С тех пор, как Сидоров впервые испытал восторг плотской любви, у него появились две привычки, со временем ставшие действительно второй натурой – спать голым и бриться на ночь. Ну, про первую рассказывать в общем-то нечего, а вторая всегда нравилась его женщинам и особо отмечалась ими как полезная и приятная. Можно сказать, что привычка эта в какой-то мере являлась его конкурентным преимуществом в борьбе с другими самцами сами знаете за что.
Однако, со временем, жизнь устаканилась, плавно перетекла в семейную, ни о какой конкуренции или, допустим, борьбе за приглянувшуюся даму, давно и речи не идёт. Посторонние женщины вызывают у Сидорова чисто академический интерес, да и то на весьма непродолжительное время.
Итак, бреется он на ночь, бреется, радует благоверную изо дня в день. Но как на старуху бывает проруха, как старый конь неожиданно идёт поперёк борозды ( это кроме того, что пашет как-то мелковато), так и Сидоров однажды очень устал на работе и прокололся. Так перед выходными задолбался, что пренебрёг бритьём. По зубьям только кордщёткой повозил и завалился к милой под бок прямо как есть – с суточной щетиной на морде доброго интеллигентного лица.
Поясню для тех, кто не в курсе: работает Сидоров по суровому графику пять через пять по полторы смены. То есть к концу пятого рабочего дня реально устаёт и выматывается, перспектива грядущих пяти выходных душу греет, а тело предательски расслабляет.
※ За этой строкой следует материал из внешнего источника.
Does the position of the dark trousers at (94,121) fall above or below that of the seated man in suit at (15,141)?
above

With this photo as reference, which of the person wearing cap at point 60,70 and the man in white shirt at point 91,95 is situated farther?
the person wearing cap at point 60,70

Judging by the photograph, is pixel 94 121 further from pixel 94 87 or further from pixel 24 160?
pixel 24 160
И вот просыпается наш герой утром в свой законный выходной, солнышко весеннее в окно спальни светит, птички поют, собачки лают, кошечки мурлычут и только любимая начинает утро с упрёка, едва поднявшись с кровати.
- Что же это, ты, редькин сын, - говорит она с отчётливыми чугунными нотками в голосе, -как рабочие дни – так бреешься, а как выходные – так нет? Значит, на работу идти, есть для кого бриться, а как со мной дни проводить, так не для кого?
- Ну что ты, милая! Как ты могла подумать-то такое? Как в твою умудрённую мудростью мудрых голову могла закрасться такая нелепая, несвоевременная и аморальная мысль? – сдержанно, с присущей ему доброжелательной интонацией ответил Сидоров. И, заметьте, без единого грубого, обидного или, не дай бог, матерного слова.
Супруга упёрла руки в бока и посмотрела на мужа долгим, как пароходный гудок в тумане, взглядом. Его организм на всякий случай съёжился и спрятался под одеялом по самые глаза, мужественно глядевшие навстречу опасности сквозь смело дрожащие ресницы.
-А давай поспорим, что я и на работу пойду небритым, - выдал он на-гора нестандартное предложение и сам внутри себя изумился, ибо никогда в жизни вторичных половых признаков на лице не отращивал и до сего момента делать этого даже не предполагал.
- А давай поспорим, что не пойдёшь, - в той же тональности ответствовала супруга, уже без всякого металла в голосе.
- Пойду, - Сидорова уже закусило.
- Не пойдёшь, - иронично заулыбалась жена, - на что спорим?
Настала пора вносить конкретные предложения.
Спорить на материальные ценности с дамой не позволяла спрятавшаяся где-то в глубине Сидоровской души гусарская натура. (Как говорил поручик Ржевский: «Гусары денег не берут»).
Спорить на материальные ценности с женой было ещё и глупо, ибо в этом случае при любом исходе состоялось бы, образно выражаясь, перекладывание денег из одного кармана пиджака в другой. Бюджет-то общий.
Оставалось пойти испытанным, проторенным путём и поспорить на ночь любви за каждый день появления на работе небритым. Супруги завершили сделку, совершив ритуальное рукопожатие и сами себе разбив руки.
Нетрудно догадаться, что через пять дней Сидоров выдвинулся на работу с брутальной щетиной. Через шесть тоже. Ну, и так далее. Через месяц он был не просто небрит, он был откровенно бородат, через год вполне благообразен и внешним видом напоминал какого-нибудь старца.
Вот таким вот простым и незамысловатым образом Сидорову удалось в который уже раз наладить личную жизнь. Теперь в ней нет места усталости и головной боли. Спор – дело святое, не так ли?